WORK TASK
Word for word, the records below are to be set down again.

-------- GIVEN DATA --------

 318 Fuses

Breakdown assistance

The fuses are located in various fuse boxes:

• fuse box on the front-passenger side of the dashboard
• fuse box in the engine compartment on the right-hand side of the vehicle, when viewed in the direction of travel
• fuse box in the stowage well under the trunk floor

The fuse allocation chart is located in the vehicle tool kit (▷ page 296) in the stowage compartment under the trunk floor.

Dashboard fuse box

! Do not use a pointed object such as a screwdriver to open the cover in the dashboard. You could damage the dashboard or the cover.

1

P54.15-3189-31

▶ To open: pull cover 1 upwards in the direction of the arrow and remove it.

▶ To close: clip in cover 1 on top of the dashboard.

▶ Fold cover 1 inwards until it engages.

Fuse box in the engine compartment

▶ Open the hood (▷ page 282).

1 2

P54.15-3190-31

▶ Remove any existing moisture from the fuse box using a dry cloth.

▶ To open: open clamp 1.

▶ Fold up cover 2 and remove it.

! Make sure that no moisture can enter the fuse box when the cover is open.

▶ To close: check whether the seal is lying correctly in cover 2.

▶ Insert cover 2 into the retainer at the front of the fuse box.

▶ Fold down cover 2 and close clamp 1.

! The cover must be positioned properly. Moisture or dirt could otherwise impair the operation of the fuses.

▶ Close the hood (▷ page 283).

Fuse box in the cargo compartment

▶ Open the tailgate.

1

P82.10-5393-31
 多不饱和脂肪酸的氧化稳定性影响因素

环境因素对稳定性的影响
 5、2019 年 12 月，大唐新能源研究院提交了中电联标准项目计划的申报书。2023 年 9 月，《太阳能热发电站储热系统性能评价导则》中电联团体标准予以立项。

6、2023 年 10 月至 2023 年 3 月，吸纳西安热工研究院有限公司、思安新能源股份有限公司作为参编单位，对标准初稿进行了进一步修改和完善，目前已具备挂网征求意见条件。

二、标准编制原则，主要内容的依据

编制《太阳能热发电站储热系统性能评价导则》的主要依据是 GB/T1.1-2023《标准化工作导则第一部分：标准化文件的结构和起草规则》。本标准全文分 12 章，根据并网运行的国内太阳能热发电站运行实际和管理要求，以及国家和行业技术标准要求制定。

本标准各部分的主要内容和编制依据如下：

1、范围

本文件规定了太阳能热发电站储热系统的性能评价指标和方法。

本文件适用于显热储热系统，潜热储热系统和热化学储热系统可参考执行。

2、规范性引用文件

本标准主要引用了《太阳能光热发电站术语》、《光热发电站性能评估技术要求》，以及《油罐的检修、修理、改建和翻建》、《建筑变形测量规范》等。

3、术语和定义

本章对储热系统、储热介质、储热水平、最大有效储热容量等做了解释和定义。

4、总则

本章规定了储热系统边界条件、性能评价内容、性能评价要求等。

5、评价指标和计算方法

--------

EXERCISE RESULT
 318 Fuses

Breakdown assistance

The fuses are located in various fuse boxes:

• fuse box on the front-passenger side of the dashboard
• fuse box in the engine compartment on the right-hand side of the vehicle, when viewed in the direction of travel
• fuse box in the stowage well under the trunk floor

The fuse allocation chart is located in the vehicle tool kit (▷ page 296) in the stowage compartment under the trunk floor.

Dashboard fuse box

! Do not use a pointed object such as a screwdriver to open the cover in the dashboard. You could damage the dashboard or the cover.

1

P54.15-3189-31

▶ To open: pull cover 1 upwards in the direction of the arrow and remove it.

▶ To close: clip in cover 1 on top of the dashboard.

▶ Fold cover 1 inwards until it engages.

Fuse box in the engine compartment

▶ Open the hood (▷ page 282).

1 2

P54.15-3190-31

▶ Remove any existing moisture from the fuse box using a dry cloth.

▶ To open: open clamp 1.

▶ Fold up cover 2 and remove it.

! Make sure that no moisture can enter the fuse box when the cover is open.

▶ To close: check whether the seal is lying correctly in cover 2.

▶ Insert cover 2 into the retainer at the front of the fuse box.

▶ Fold down cover 2 and close clamp 1.

! The cover must be positioned properly. Moisture or dirt could otherwise impair the operation of the fuses.

▶ Close the hood (▷ page 283).

Fuse box in the cargo compartment

▶ Open the tailgate.

1

P82.10-5393-31
 多不饱和脂肪酸的氧化稳定性影响因素

环境因素对稳定性的影响
 5、2019 年 12 月，大唐新能源研究院提交了中电联标准项目计划的申报书。2023 年 9 月，《太阳能热发电站储热系统性能评价导则》中电联团体标准予以立项。

6、2023 年 10 月至 2023 年 3 月，吸纳西安热工研究院有限公司、思安新能源股份有限公司作为参编单位，对标准初稿进行了进一步修改和完善，目前已具备挂网征求意见条件。

二、标准编制原则，主要内容的依据

编制《太阳能热发电站储热系统性能评价导则》的主要依据是 GB/T1.1-2023《标准化工作导则第一部分：标准化文件的结构和起草规则》。本标准全文分 12 章，根据并网运行的国内太阳能热发电站运行实际和管理要求，以及国家和行业技术标准要求制定。

本标准各部分的主要内容和编制依据如下：

1、范围

本文件规定了太阳能热发电站储热系统的性能评价指标和方法。

本文件适用于显热储热系统，潜热储热系统和热化学储热系统可参考执行。

2、规范性引用文件

本标准主要引用了《太阳能光热发电站术语》、《光热发电站性能评估技术要求》，以及《油罐的检修、修理、改建和翻建》、《建筑变形测量规范》等。

3、术语和定义

本章对储热系统、储热介质、储热水平、最大有效储热容量等做了解释和定义。

4、总则

本章规定了储热系统边界条件、性能评价内容、性能评价要求等。

5、评价指标和计算方法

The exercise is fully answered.